Corvus lands record battery order for CMAL ferries

Corvus lands record battery order for CMAL ferries

Corvus Energy has secured a record battery contract for Scotland. Remontowa Shipbuilding has ordered Corvus systems for seven fully electric CMAL ferries, each fitted with a 5.7 MWh Dolphin NxtGen ESS, with deliveries staged from 2026 to 2028.


Corvus Energy has secured what it describes as the largest contract in its history, by USD value, after winning an order from Remontowa Shipbuilding to supply battery energy storage systems for seven fully electric ferries being built for Caledonian Maritime Assets Limited (CMAL).

The programme forms part of CMAL’s Small Vessel Replacement Programme (SVRP), covering seven Loch-class electric ferries intended to support services and connectivity for island communities on Scotland’s west coast. Each vessel will be equipped with a 5.7 MWh Corvus Dolphin NxtGen Energy Storage System, taking the combined installed capacity across the seven ferries to around 40 MWh.

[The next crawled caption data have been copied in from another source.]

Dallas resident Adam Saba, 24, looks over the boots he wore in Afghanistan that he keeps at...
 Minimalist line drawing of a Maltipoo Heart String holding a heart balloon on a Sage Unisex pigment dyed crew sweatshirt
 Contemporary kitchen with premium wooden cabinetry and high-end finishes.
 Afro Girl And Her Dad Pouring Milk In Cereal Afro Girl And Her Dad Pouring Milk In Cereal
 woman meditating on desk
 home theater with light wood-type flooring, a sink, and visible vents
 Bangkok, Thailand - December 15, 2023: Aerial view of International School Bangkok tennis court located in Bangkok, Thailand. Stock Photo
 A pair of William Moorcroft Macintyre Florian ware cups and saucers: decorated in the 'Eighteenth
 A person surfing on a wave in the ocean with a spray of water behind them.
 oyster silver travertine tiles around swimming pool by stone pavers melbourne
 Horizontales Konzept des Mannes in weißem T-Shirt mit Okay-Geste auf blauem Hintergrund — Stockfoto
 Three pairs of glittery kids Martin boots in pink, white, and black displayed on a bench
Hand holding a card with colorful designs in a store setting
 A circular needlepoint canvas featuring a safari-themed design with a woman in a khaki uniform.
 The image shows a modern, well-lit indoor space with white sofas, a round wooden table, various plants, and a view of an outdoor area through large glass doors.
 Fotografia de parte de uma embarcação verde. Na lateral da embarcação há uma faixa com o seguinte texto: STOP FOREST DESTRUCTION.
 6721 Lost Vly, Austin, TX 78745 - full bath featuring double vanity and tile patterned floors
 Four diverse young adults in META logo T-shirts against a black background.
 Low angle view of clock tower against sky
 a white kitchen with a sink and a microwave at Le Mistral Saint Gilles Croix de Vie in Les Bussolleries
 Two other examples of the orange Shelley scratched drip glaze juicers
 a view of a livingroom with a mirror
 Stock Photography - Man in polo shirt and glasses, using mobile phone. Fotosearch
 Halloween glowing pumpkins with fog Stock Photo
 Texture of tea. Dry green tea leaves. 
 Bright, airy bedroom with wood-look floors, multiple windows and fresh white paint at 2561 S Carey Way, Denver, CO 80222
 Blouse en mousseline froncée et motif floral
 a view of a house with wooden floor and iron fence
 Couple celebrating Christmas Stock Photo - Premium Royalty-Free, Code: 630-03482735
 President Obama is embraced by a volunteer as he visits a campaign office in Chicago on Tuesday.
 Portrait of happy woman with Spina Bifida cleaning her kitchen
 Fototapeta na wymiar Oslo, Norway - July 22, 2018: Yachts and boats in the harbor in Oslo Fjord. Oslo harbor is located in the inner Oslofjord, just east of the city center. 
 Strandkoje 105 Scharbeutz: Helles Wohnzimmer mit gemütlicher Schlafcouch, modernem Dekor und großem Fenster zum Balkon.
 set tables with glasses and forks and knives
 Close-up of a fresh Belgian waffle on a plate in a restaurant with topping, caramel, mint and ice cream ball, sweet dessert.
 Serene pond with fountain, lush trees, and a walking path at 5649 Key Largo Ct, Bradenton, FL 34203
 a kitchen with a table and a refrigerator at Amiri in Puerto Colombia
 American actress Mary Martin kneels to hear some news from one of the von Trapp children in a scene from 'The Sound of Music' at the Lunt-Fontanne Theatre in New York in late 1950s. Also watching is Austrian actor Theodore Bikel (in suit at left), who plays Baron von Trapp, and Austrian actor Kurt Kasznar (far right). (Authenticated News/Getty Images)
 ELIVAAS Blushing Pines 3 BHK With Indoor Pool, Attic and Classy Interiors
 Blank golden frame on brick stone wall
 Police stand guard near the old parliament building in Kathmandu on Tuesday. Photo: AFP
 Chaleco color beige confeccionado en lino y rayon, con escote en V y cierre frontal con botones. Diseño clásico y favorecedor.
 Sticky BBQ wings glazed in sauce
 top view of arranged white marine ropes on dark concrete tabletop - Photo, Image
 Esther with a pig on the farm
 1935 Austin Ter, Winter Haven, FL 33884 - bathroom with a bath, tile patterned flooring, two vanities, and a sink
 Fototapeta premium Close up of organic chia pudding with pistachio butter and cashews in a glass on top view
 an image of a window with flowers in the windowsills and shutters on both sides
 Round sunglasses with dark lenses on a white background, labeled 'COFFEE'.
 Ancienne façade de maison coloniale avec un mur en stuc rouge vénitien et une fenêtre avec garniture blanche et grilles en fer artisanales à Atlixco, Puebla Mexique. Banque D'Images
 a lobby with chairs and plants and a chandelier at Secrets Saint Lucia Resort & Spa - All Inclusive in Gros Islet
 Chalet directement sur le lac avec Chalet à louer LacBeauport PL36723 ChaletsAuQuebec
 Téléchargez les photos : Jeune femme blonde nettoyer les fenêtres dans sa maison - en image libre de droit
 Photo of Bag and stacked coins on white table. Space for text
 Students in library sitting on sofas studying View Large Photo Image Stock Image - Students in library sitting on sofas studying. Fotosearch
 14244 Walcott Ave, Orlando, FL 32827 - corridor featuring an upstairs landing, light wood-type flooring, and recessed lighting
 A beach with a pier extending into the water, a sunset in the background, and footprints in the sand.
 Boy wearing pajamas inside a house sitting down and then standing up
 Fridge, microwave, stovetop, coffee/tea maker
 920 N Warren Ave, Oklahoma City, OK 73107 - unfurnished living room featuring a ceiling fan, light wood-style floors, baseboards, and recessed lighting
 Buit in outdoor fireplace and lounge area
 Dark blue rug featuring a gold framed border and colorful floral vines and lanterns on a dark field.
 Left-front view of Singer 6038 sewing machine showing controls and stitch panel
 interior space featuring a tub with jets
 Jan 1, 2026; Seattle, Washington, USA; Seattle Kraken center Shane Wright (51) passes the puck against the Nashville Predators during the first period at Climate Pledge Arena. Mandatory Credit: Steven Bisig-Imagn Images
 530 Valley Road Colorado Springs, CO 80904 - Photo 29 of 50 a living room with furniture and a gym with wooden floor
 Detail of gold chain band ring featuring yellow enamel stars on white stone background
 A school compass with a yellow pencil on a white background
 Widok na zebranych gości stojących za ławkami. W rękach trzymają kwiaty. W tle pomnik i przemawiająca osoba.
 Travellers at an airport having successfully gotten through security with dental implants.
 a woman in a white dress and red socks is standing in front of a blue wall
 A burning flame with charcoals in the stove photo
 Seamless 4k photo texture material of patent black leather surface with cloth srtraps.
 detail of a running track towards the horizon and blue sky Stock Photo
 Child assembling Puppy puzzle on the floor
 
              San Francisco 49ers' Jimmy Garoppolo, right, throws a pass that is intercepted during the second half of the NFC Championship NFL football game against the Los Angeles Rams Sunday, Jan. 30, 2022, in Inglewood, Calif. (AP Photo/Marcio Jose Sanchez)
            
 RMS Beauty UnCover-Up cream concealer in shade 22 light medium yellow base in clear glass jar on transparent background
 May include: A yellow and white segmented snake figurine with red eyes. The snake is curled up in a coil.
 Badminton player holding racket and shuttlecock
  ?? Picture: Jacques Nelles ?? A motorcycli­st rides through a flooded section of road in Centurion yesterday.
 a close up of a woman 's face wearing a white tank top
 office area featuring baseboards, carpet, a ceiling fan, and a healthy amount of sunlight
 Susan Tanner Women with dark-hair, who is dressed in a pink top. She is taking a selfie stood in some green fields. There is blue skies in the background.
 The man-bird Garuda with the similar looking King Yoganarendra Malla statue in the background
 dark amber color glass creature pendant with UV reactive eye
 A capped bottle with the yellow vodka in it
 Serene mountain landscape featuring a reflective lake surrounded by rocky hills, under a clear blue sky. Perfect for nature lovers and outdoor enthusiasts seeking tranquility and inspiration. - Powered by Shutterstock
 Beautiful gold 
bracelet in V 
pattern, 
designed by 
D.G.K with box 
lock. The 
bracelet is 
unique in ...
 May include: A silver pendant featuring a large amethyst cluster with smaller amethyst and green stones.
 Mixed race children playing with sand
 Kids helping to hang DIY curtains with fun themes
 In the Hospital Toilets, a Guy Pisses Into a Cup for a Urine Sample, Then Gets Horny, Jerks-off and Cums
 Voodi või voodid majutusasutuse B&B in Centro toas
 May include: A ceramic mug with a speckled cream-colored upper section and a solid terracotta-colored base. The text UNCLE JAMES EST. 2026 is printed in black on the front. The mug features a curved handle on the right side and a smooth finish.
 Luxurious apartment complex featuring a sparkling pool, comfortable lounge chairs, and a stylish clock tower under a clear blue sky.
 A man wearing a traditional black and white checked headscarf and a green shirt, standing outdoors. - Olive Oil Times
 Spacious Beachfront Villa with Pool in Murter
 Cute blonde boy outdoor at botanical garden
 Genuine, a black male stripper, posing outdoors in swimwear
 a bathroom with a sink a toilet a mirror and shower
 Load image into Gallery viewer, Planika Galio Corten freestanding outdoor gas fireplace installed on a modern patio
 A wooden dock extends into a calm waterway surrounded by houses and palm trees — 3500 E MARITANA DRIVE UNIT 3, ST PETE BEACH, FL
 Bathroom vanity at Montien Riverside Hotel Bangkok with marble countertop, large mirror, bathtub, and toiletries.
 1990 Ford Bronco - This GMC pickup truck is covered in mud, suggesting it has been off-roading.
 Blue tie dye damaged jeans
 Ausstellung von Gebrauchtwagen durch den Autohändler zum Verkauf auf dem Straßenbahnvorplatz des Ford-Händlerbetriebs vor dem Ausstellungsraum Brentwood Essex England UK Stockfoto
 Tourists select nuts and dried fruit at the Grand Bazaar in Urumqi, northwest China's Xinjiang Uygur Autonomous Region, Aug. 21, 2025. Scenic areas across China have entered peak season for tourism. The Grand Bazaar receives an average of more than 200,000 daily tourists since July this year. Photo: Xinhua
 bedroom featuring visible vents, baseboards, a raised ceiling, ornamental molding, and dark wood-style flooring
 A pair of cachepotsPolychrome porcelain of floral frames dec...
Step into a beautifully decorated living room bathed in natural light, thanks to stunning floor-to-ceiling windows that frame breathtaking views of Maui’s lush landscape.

Corvus said deliveries are planned to start in 2026 with one system, followed by three systems in 2027 and three more in 2028 — a timeline that underscores both the scale of the order and the industrial reality of battery-system manufacturing, integration, and commissioning at shipyard cadence.

“This project is significant for Corvus Energy not only because of its scale, but also because of the outstanding collaboration we’ve had with the designer, the shipyard, and the integrator throughout the entire process,” said Stein Ruben Larsen, Senior Vice President of Sales at Corvus Energy. ABB is named as the integrator for the vessels’ battery systems.

The vessel design and engineering work is spread across multiple organisations: naValue provided the concept design, LMG Marin developed the basic design, and Remontowa Marine Design & Consulting delivered the electrical and detailed design. That division of labour is increasingly typical in European clean-maritime projects, where operators are trying to de-risk new technology by leaning on established yards, integrators, and naval architects with prior electrification experience.

Remontowa and Corvus also point to continuity. The companies have worked together since 2018 across a mix of fully electric ferries and hybrid offshore vessels, and Corvus said the CMAL programme takes their joint project count to close to 20.

The UK angle is straightforward: ferry electrification is moving from “one-off demonstrator” into repeatable fleet procurement, but only if charging infrastructure, grid connections, and operational patterns keep up. A seven-vessel series build is a step towards standardisation — and it will be judged on availability, maintainability, and lifecycle cost as much as emissions.